They made sure to note that the malware can’t create new or modify outgoing messages, and does not affect SWIFT’s network, interface software or core messaging services.

“In both instances, the attackers have exploited vulnerabilities in banks funds’ transfer initiation environments, prior to messages being sent over SWIFT,” they pointed out. “The attackers clearly exhibit a deep and sophisticated knowledge of specific operational controls within the targeted banks – knowledge that may have been gained from malicious insiders or cyber attacks, or a combination of both.”

SWIFT did not identify the victim of this latest attack nor did they say whether it was ultimately successful.

But Sergei Shevchenko and Adrian Nish, two BAE Systems researchers who are analyzing the malware, revealed that the financial institution that has been hit is a commercial bank in Vietnam.

What’s more, their analysis of the malware used in both attacks revealed that:

  • The malware was custom-made in both cases
  • It sported unique “file-wipe-out” and “file-delete” functions that are the same or have been only minimally modified
  • The malware exhibits the same unique characteristics, such as mutex names and encryption keys, as other tools from a larger toolkit described in US-CERT Alert TA14-353A – the alert that is widely believed to describe the 2014 attack against Sony Entertainment.
  • It contains some of the same typos, and exhibits evidence of being developed in the same environment.

“The overlaps between these samples provide strong links for the same coder being behind the recent bank heist cases and a wider known campaign stretching back almost a decade,” they pointed out.

“It is possible that this particular file-delete function exists as shared code, distributed between multiple coders who look to achieve similar results. However, we have noted that this code isn’t publically available or present in any other software after searching through tens of millions of files. The unique decision to move and rename the file before deletion after overwriting is unusual, and not a common step we would expect to see when implementing this capability.”

They admit that it’s possible that different coders were involved, and tried to made it look like they were one and the same, but they say it’s unlikely.

“Who the coder is, who they work for, and what their motivation is for conducting these attacks cannot be determined from the digital evidence alone,” they say, and hope that further investigation of command infrastructure and related tools will give more definitive answers.

In the meantime, SWIFT urged its customers to review controls in their payments environments, to all their messaging, payments and ebanking channels and, if they have been attacked, to share the info they have with SWIFT and the authorities.

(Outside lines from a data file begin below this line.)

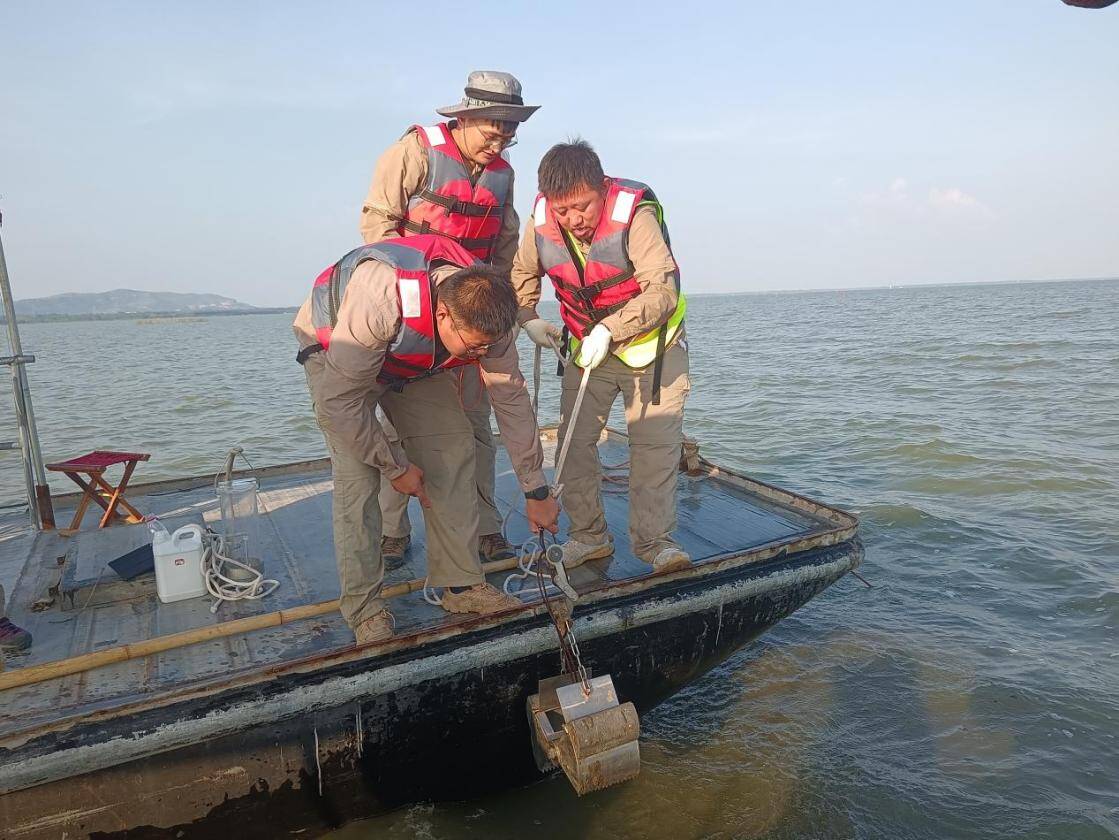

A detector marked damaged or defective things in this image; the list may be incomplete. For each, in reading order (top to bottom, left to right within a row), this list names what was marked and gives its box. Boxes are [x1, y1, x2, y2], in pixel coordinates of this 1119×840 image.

rusty metal hull [0, 540, 860, 836]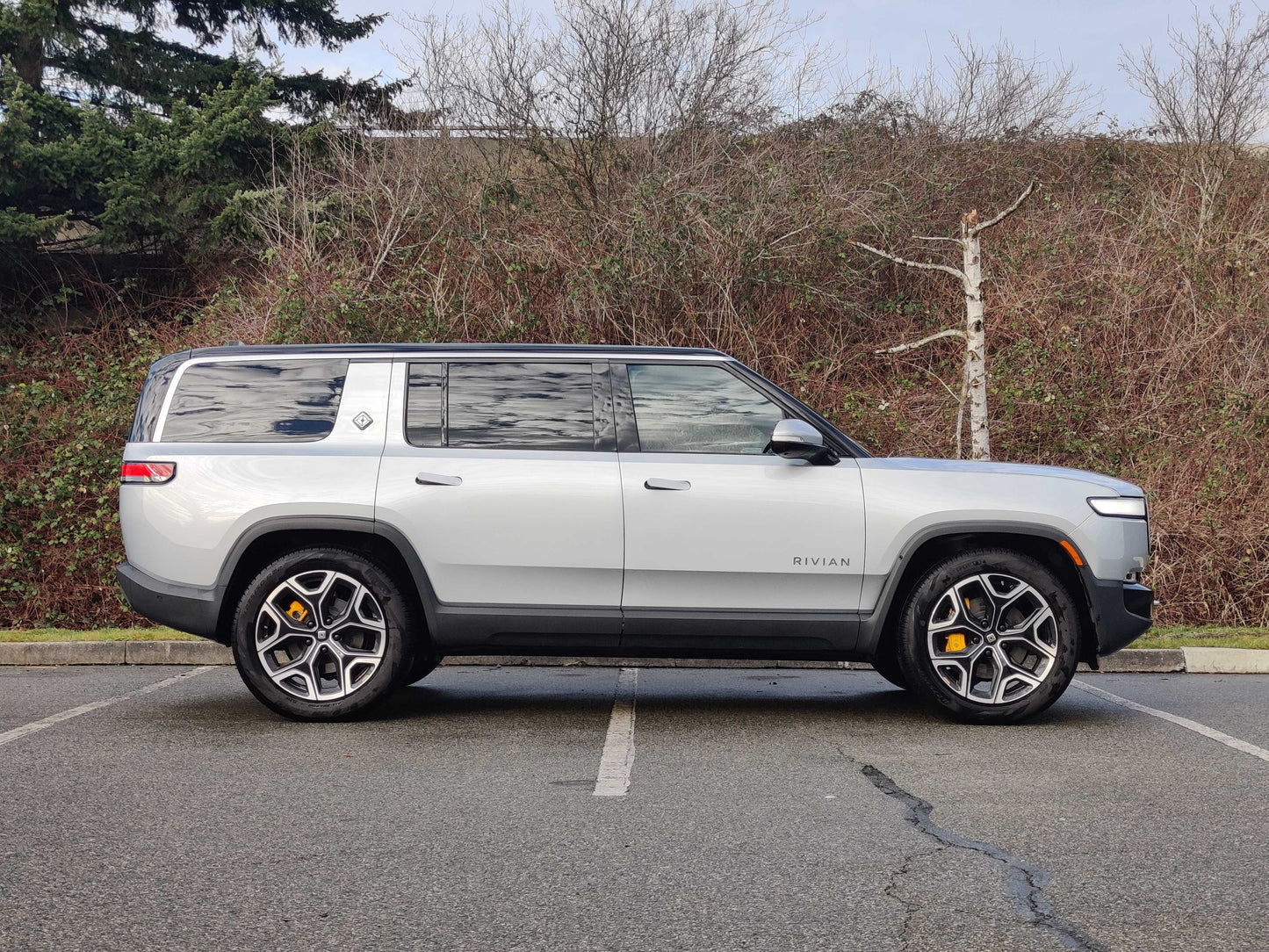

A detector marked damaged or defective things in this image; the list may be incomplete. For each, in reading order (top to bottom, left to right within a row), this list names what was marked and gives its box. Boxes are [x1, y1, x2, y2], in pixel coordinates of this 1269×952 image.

pavement crack [864, 769, 1110, 952]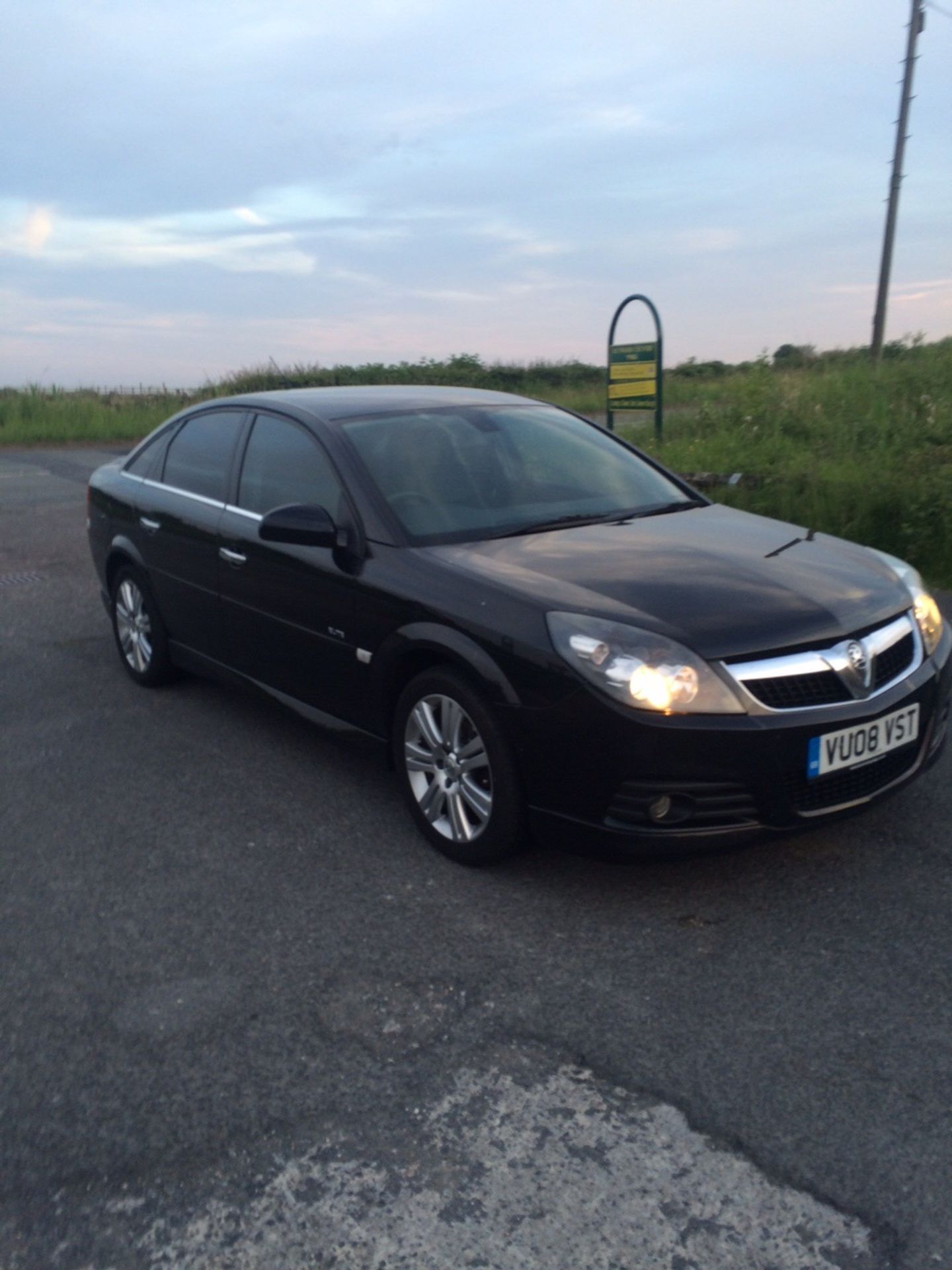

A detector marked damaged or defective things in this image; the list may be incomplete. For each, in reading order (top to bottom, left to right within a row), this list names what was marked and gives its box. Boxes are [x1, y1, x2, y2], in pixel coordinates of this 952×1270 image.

cracked asphalt [1, 442, 952, 1265]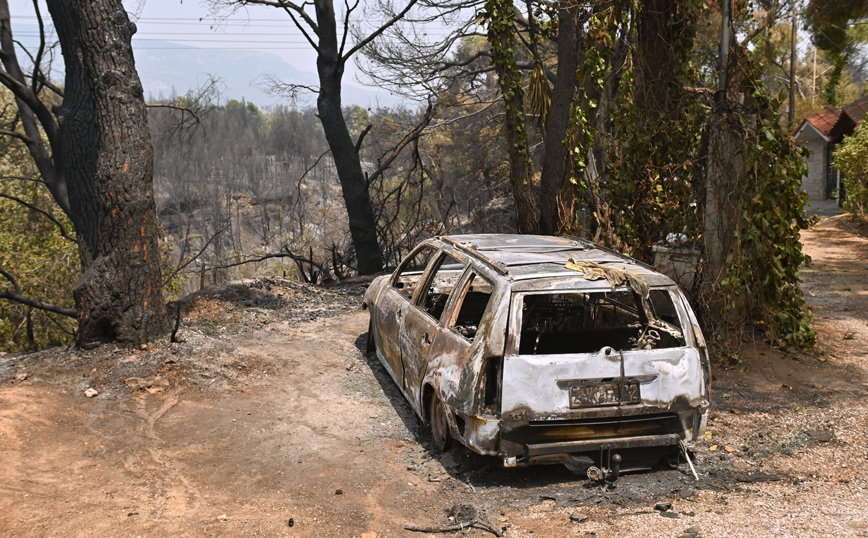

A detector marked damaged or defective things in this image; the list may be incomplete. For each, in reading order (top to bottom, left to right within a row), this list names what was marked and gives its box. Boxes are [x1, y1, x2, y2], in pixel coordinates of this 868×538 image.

burnt tire [428, 392, 454, 450]
rusted metal surface [362, 232, 708, 466]
charred car body [362, 232, 708, 472]
burned car [362, 234, 708, 474]
burnt station wagon [362, 234, 708, 474]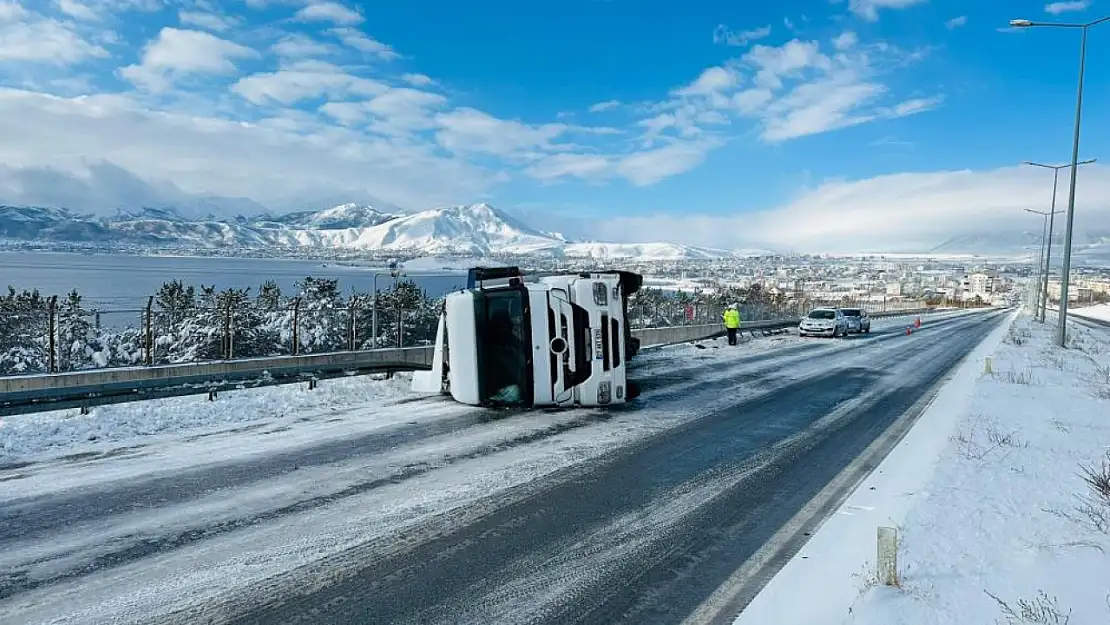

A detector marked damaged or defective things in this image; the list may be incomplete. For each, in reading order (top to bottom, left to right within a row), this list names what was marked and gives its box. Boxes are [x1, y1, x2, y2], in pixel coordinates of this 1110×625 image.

overturned white truck [412, 266, 648, 408]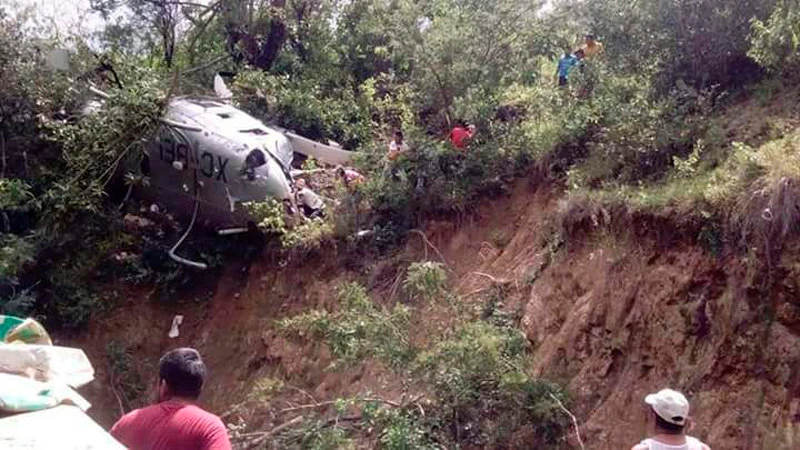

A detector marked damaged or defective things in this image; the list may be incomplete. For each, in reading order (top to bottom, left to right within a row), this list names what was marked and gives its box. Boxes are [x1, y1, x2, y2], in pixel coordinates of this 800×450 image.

crashed helicopter [85, 75, 354, 268]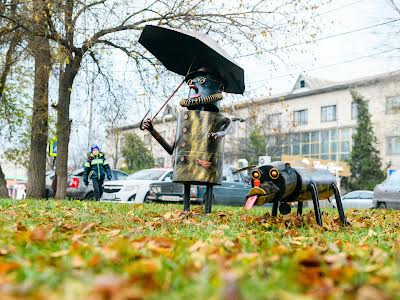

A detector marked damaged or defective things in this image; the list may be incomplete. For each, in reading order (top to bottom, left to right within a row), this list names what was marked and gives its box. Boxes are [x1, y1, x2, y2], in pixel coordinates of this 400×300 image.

rusty metal surface [173, 110, 227, 185]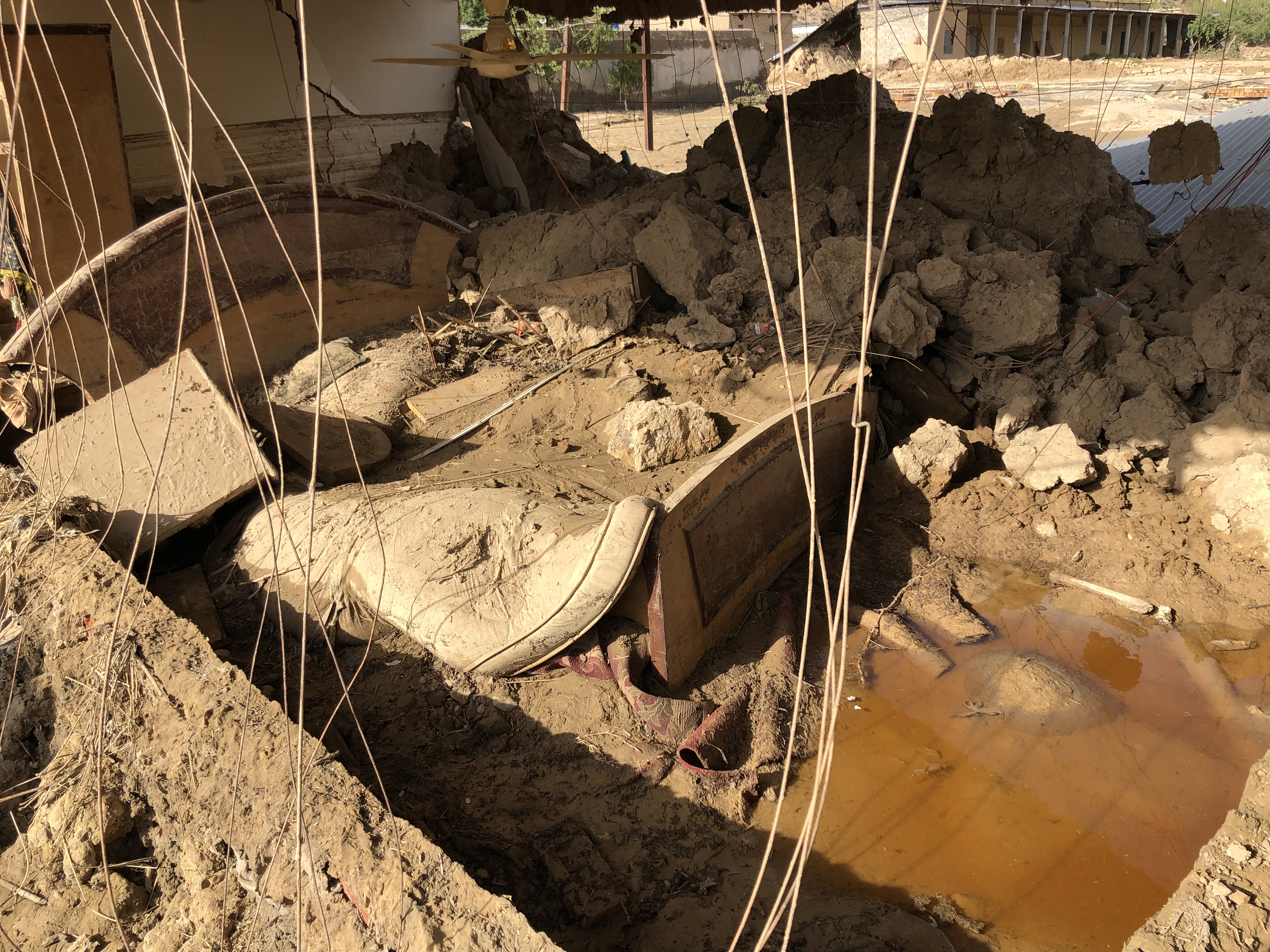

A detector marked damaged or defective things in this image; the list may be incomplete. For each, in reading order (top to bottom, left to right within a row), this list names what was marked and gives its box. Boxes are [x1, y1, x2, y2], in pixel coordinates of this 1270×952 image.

broken wooden plank [879, 358, 965, 429]
broken wooden plank [15, 350, 275, 558]
broken wooden plank [244, 404, 391, 487]
broken wooden plank [149, 566, 228, 650]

“While it is certainly interesting to see that the same code base is used in two and possibly more attacks as widely different as the Sony hack and the Bangladesh bank heist, it is perhaps too early to draw definitive links between them,” Chenxi Wang, chief strategy officer with Twistlock, commented BAE Systems’s findings.

“It is a common place for malware writers to sell their products, often packaged in a polymorphic way, to multiple criminal groups. It is therefore not surprising at all to see similar code or attack antics appearing in separate hacks. There is a thriving underground economy that links a small pool of malware writers to many criminal organizations, which allows their products to inflict widely spread damage. While we shore up cybersecurity defenses at various organizations, we cannot forget that there is absolutely the need to disrupt and disable such underground trading to get to the root of the problem.”